The saccular stage of fetal lung development is characterized by alveoli mainly lined by type-II pneumocytes. During this stage, thinning of the interstitial matrix between alveoli occurs. It has been suggested that epithelial cells over-expressing MMP-1 relative to TIMP-1 contribute to the net degradation of interstitial collagens during this process (3639). During the transitional and chronic phase of BPD we observed virtually no hyaline membranes and the alveoli were almost exclusively lined by hyperplastic MMP-1, TIMP-1, and -2 positive type-II pneumocytes. Furthermore, fibrotic areas in the alveolar septa were clearly present in chronic BPD. Fibrotic areas are characterized by increased numbers of fibroblasts and accumulation of fibrillar collagens, mainly collagens type-I and type-III (3, 4043). MMP-1 exerts collagenolytic activity against fibrillar collagen. We observed increased staining intensity for TIMP-1 in type-II pneumocytes in the chronic phase of BPD compared with the earlier phases, whereas no difference in MMP-1 staining intensity in type-II pneumocytes was observed. This might result in an increased TIMP-1/MMP-1 ratio leading to decreased collagenolytic activity by type-II pneumocytes, thereby favoring interstitial collagen accumulation (fibrosis) as is observed in chronic BPD and is opposed to normal lung development.

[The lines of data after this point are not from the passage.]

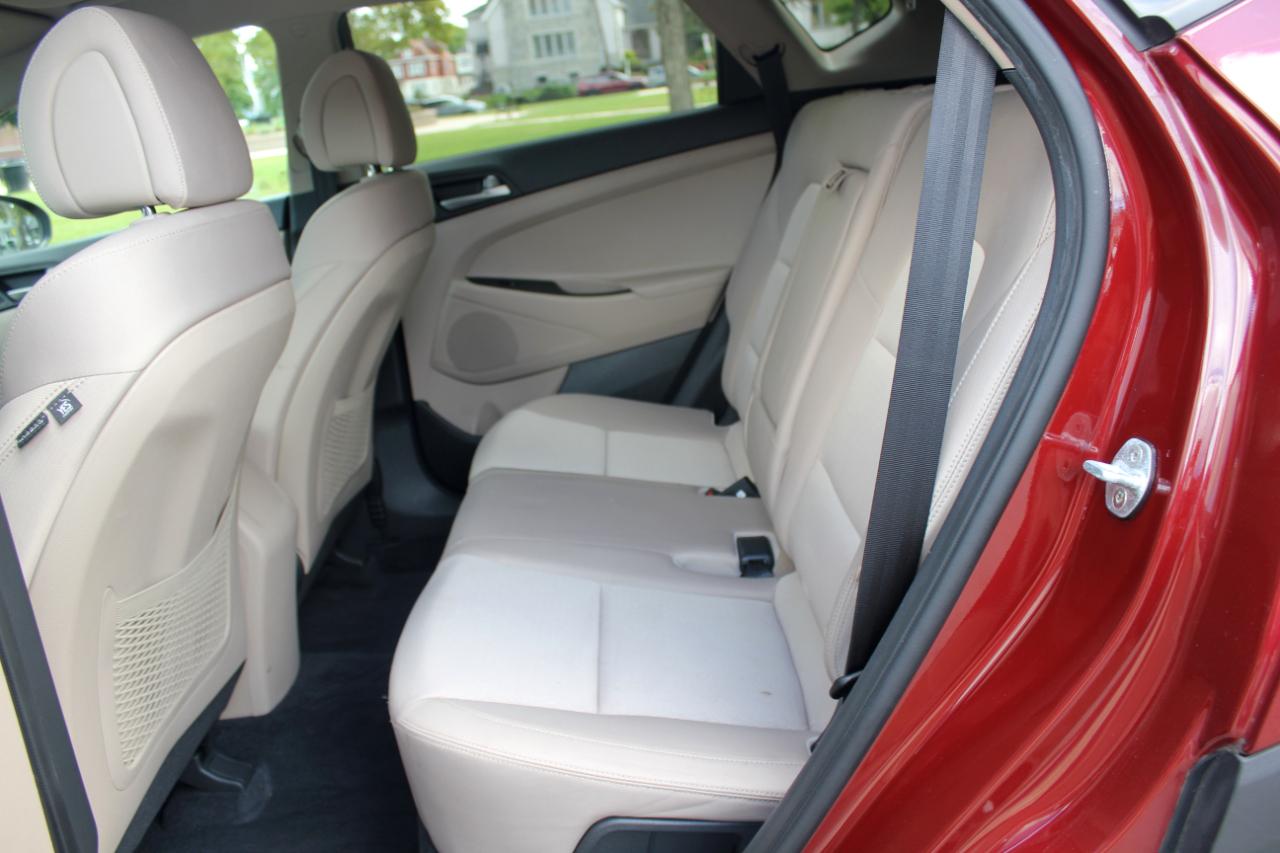 Hyundai Tucson SEL AWD 2018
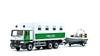 Mô hình xe Mercedes-Benz Actros Police 1/72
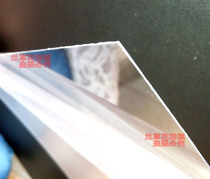 The picture frame uses PS transparent plate plexiglass plate high transparent instead of ordinary glass a3 photo frame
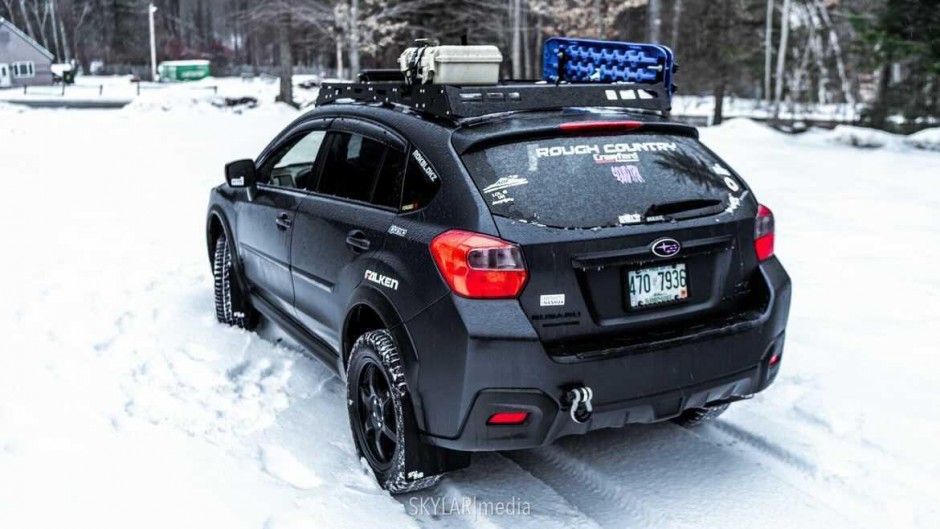 Sydney Dubuque's 2014 Crosstrek Limited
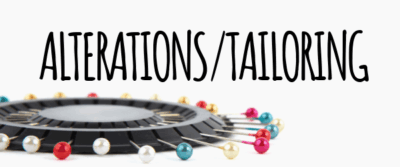 Alterations Near Me: Mending and Tailoring Services
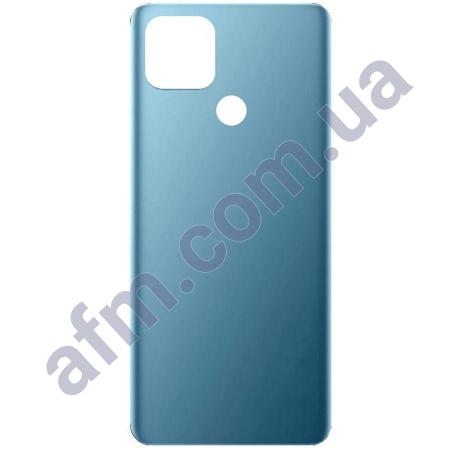 Задня кришка Oppo A15/ A15s/ A35 синя Mystery Blue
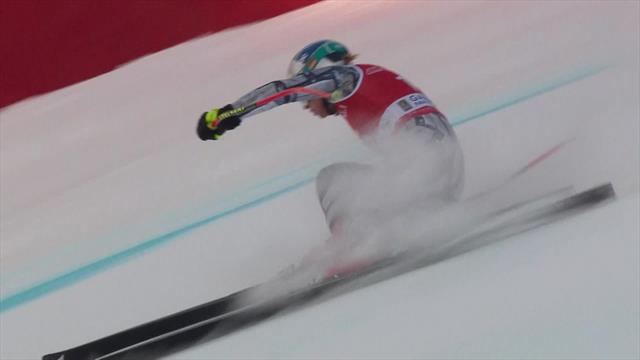 Ledecka continues breakthrough World Cup season with podium finish in Garmisch Ledecka continues breakthrough World Cup season with podium finish in Garmisch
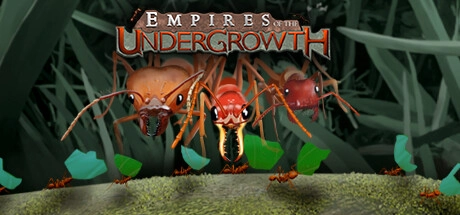 Cover des Steamspiels Empires of the Undergrowth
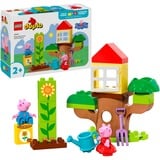 LEGO DUPLO Jardín y Casa del Árbol de Peppa Pig, Juegos de construcción Juego de construcción, 2 año(s), Plástico, 20 pieza(s), 357 g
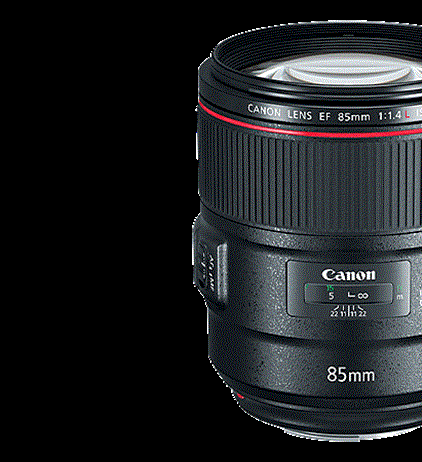 DPreview publishes a Canon 85mm 1.4L sample gallery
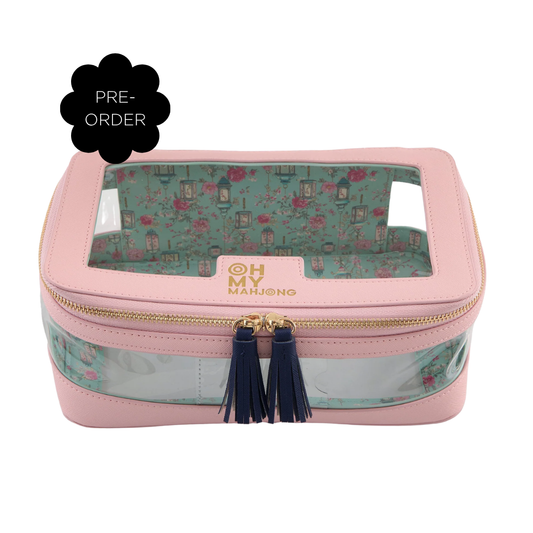 PRE-ORDER Light Pink Tile Storage Bag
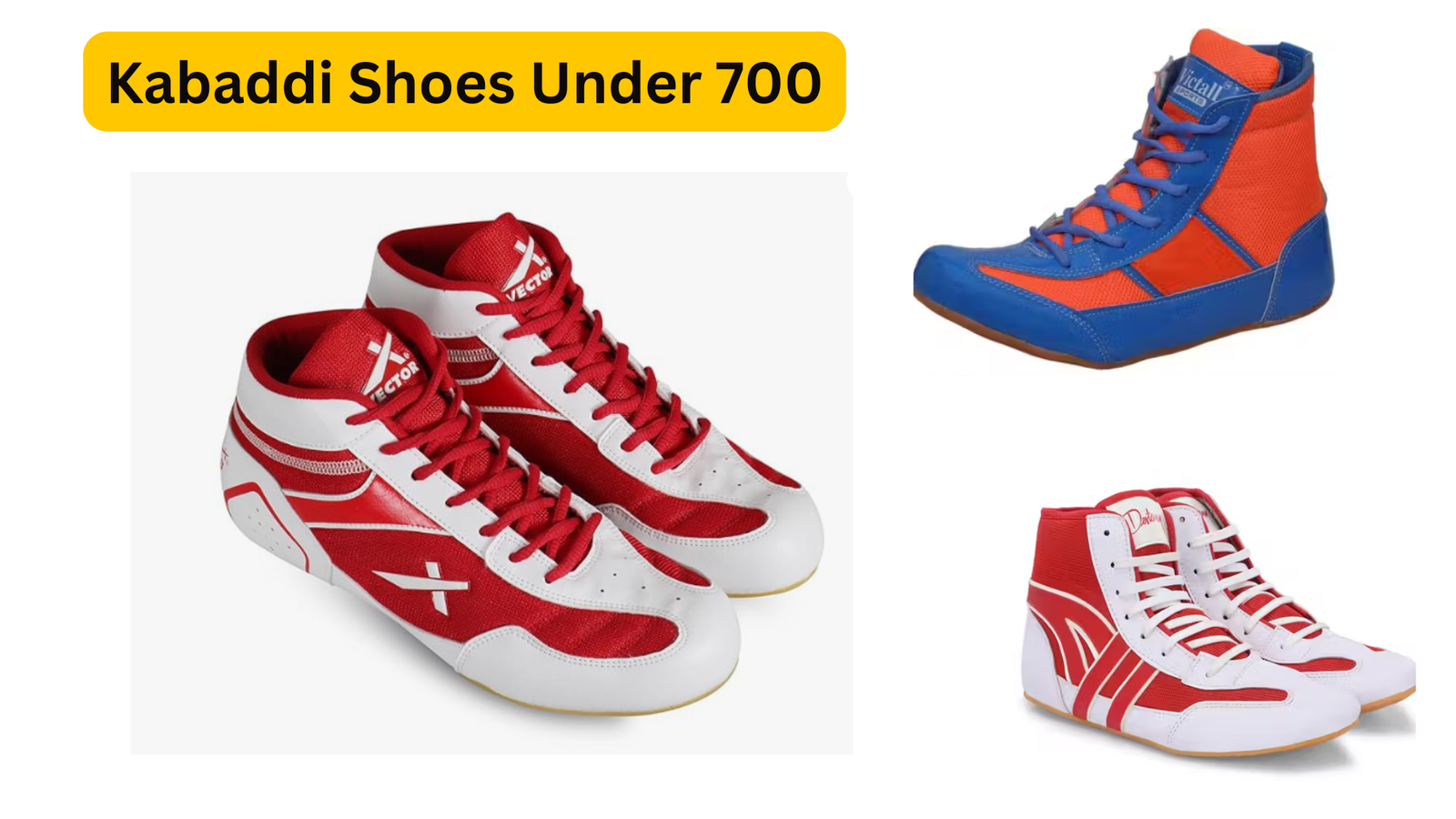 Kabaddi Shoes Under 700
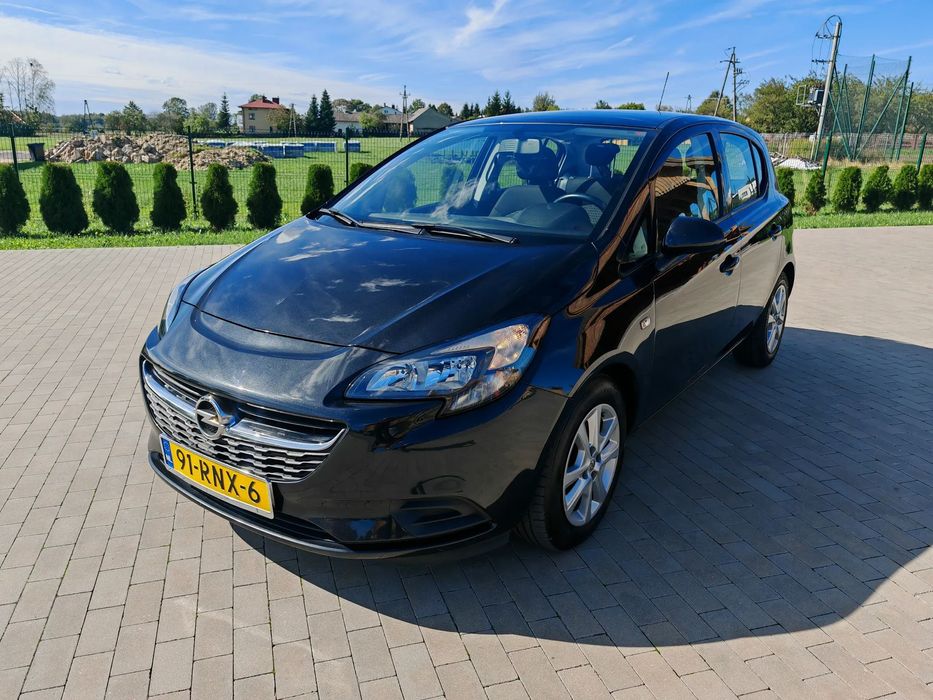 Opel Corsa 1.4 benzyna / 2016 r / serwisowany / super stan /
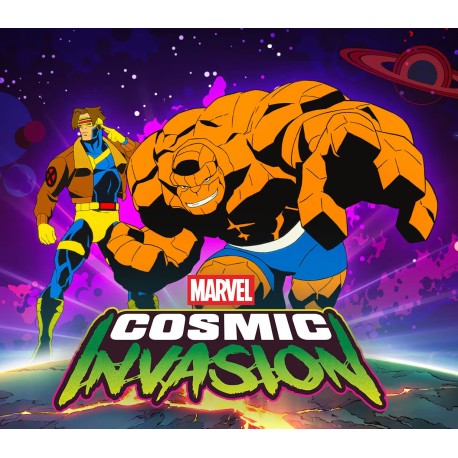 MARVEL Cosmic Invasion - Cyclops & The Thing DLC PC Steam CD Key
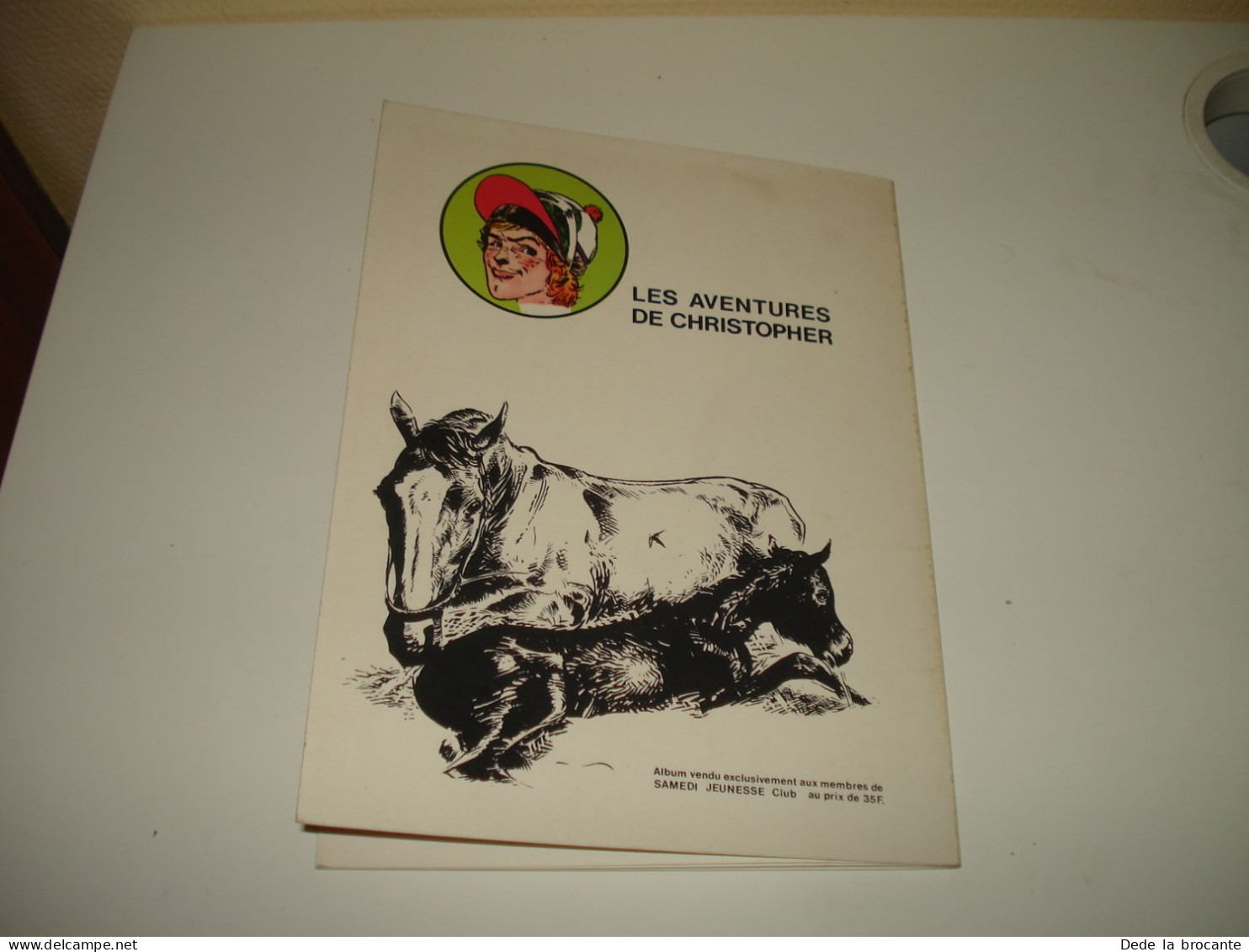 C54 / Les aventures de Christopher " Graine de jockey " - EO de 1973 - Etat neuf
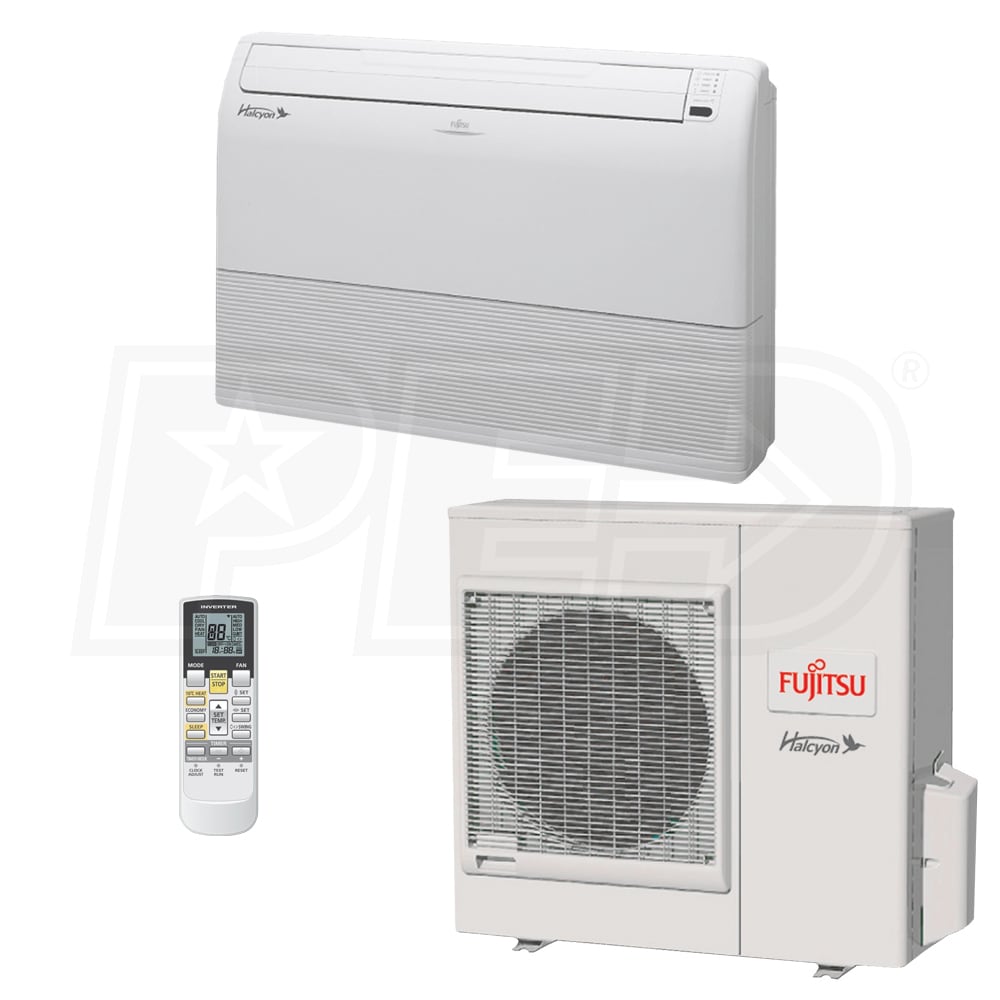 fujitsu indoor air quality halcyon inverter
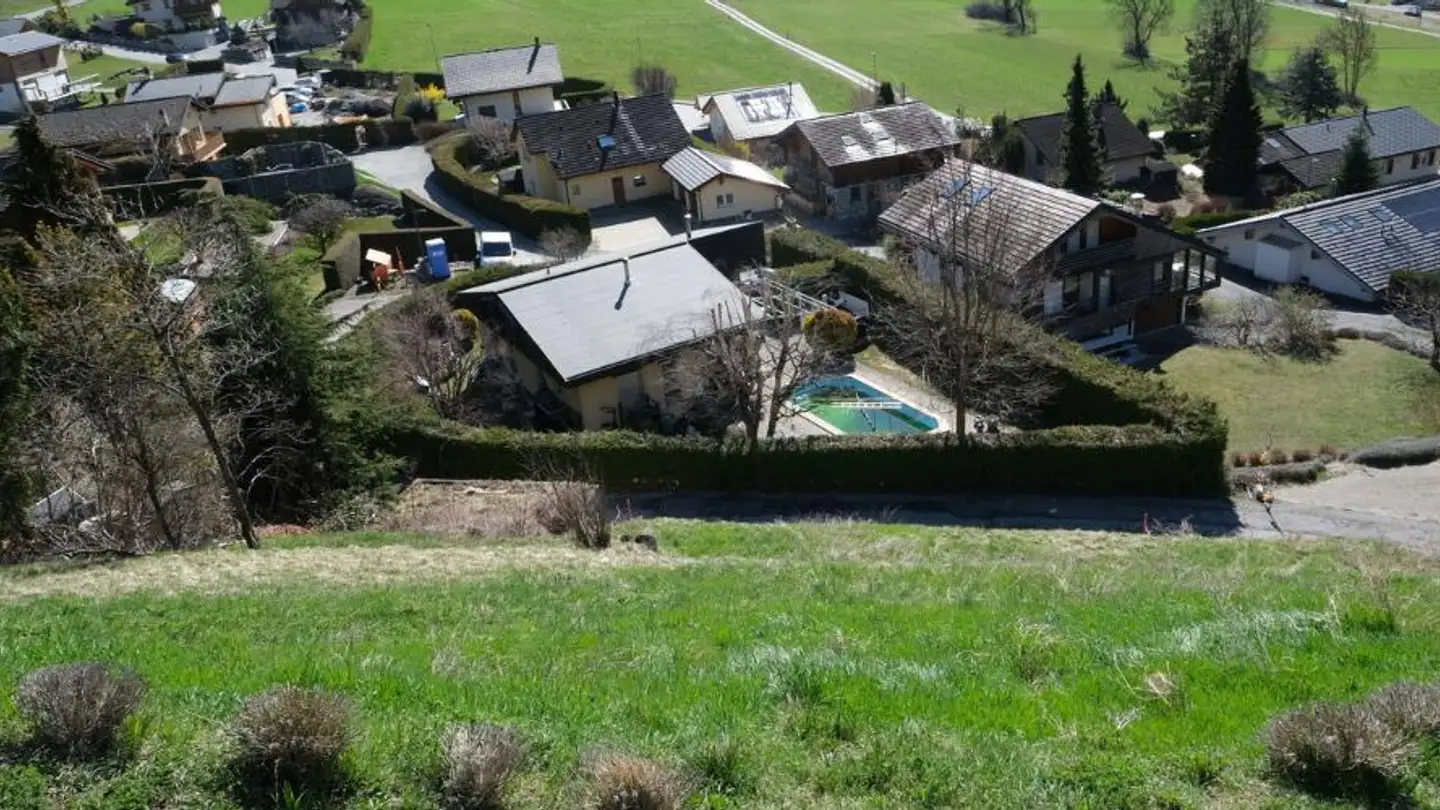 Terrain constructible à vendre - Chemin de Mailand 49, 1941 Vollèges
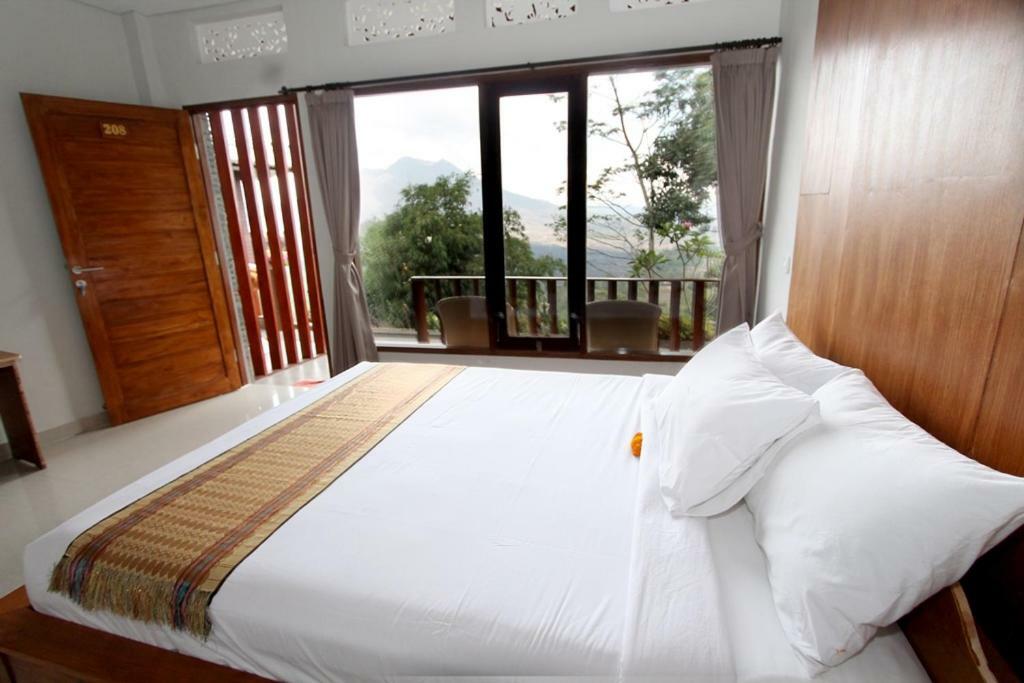Caldera Hotel & Restaurant Kintamani Buitenkant foto
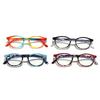 Transparent Round Computer Glasses Frame Women Men Anti Blue Light Rectangle Eyewear Blocking Optical Spectacle Eyeglasses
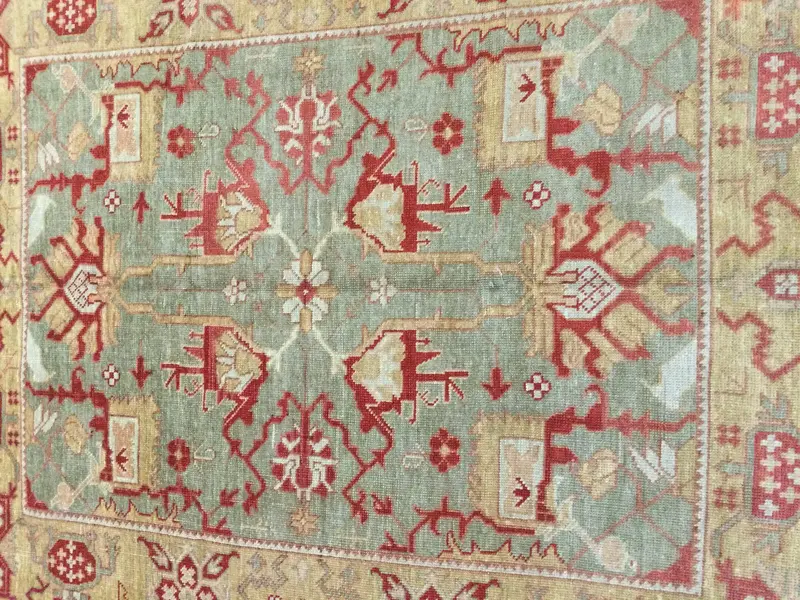 new oushak / 13869 | WOVEN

Fibroblasts are the key cells in a fibrotic response, contributing to collagen deposition via increased proliferation, increased collagen synthesis, or decreased collagen breakdown (44). Lung tissue from patients with idiopathic pulmonary fibrosis has been shown to contain decreased collagenolytic activity and lung fibroblasts from these patients show an increased ratio of TIMP/MMP-1 compared with normal lung fibroblasts (25, 45). It has been suggested that co-expression of MMP-1 and TIMP-2 in fibroblasts in fibrotic foci from patients with idiopathic pulmonary fibrosis contributes to progressive collagen deposition caused by decreased collagenolytic activity. On the other hand, a predominance of MMP-1 in fibroblasts in fibrotic foci in bronchiolitis obliterans organizing pneumonia could explain the reversibility of fibrotic changes in that disease (27). Our study revealed that during the chronic phase of BPD, fibroblasts in fibrotic areas were associated with the expression of MMP-1, TIMP-1, and TIMP-2. Inhibition of collagen degradation by decreasing the production of MMP-1 and increasing the production of TIMPs by fibroblasts has been reported for transforming growth factor-β (TGF-β1) (46). Interestingly, intense immunoreactivity for TGF-β1 has been shown in alveolar macrophages and fibroblasts in lung tissue during the regenerative and transitional stages of BPD (37). Therefore, during BPD development TGF-β1 could increase the TIMP/MMP-1 ratio in fibroblasts. This would lead to a decreased collagenolytic activity and favors net deposition of collagen by fibroblasts, thereby contributing to fibrosis of the lung tissue.

In the present study we observed MMP-1 expression in type-II epithelial cells re-epithelializing the injured alveoli. From the literature there is abundant evidence that MMP-1 is involved in re-epithelialization after injury. Therefore, this may suggest a role for MMP-1 expressed by type-II pneumocytes in the re-epithelialization process after acute injury during the acute and regenerative phase of BPD development. The increase in intensity of TIMP-1 relative to MMP-1 in type-II pneumocytes during the chronic phase of BPD might result in decreased interstitial collagen breakdown, thereby contributing to fibrosis as observed in chronic BPD. Furthermore, fibroblasts co-expressing MMP-1 and TIMPs in fibrotic areas may contribute to fibrosis in chronic BPD via a decreased collagenolytic activity, due to an increased TIMP/MMP-1 ratio.